Extract each line of the material below that contains the string "mustache". Treat uppercase and lowercase letters as different.

Start RECORDS FOR THIS EXERCISE

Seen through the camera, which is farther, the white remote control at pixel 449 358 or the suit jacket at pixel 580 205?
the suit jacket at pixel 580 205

End RECORDS FOR THIS EXERCISE
Start RECORDS FOR THIS EXERCISE

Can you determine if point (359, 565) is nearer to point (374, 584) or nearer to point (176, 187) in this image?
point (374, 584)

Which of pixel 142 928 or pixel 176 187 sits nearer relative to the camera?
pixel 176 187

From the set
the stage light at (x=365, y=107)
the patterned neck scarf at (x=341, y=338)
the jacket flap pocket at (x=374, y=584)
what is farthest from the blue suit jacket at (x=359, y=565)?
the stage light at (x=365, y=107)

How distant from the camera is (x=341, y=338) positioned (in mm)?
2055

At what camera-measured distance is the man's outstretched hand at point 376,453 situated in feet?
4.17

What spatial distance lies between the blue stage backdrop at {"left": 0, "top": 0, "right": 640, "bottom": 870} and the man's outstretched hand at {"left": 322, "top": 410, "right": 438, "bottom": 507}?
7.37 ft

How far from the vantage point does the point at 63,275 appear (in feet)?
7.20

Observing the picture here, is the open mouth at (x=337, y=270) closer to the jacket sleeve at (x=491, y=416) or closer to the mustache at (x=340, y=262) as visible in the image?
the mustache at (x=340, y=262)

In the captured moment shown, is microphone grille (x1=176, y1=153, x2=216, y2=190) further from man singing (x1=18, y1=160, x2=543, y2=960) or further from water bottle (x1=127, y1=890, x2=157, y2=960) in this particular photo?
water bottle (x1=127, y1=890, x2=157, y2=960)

End RECORDS FOR THIS EXERCISE

- SOLUTION FOR THIS TASK
Observing the picture here, is the open mouth at (x=337, y=270) closer to the jacket sleeve at (x=491, y=416) or closer to the mustache at (x=340, y=262) as visible in the image?
the mustache at (x=340, y=262)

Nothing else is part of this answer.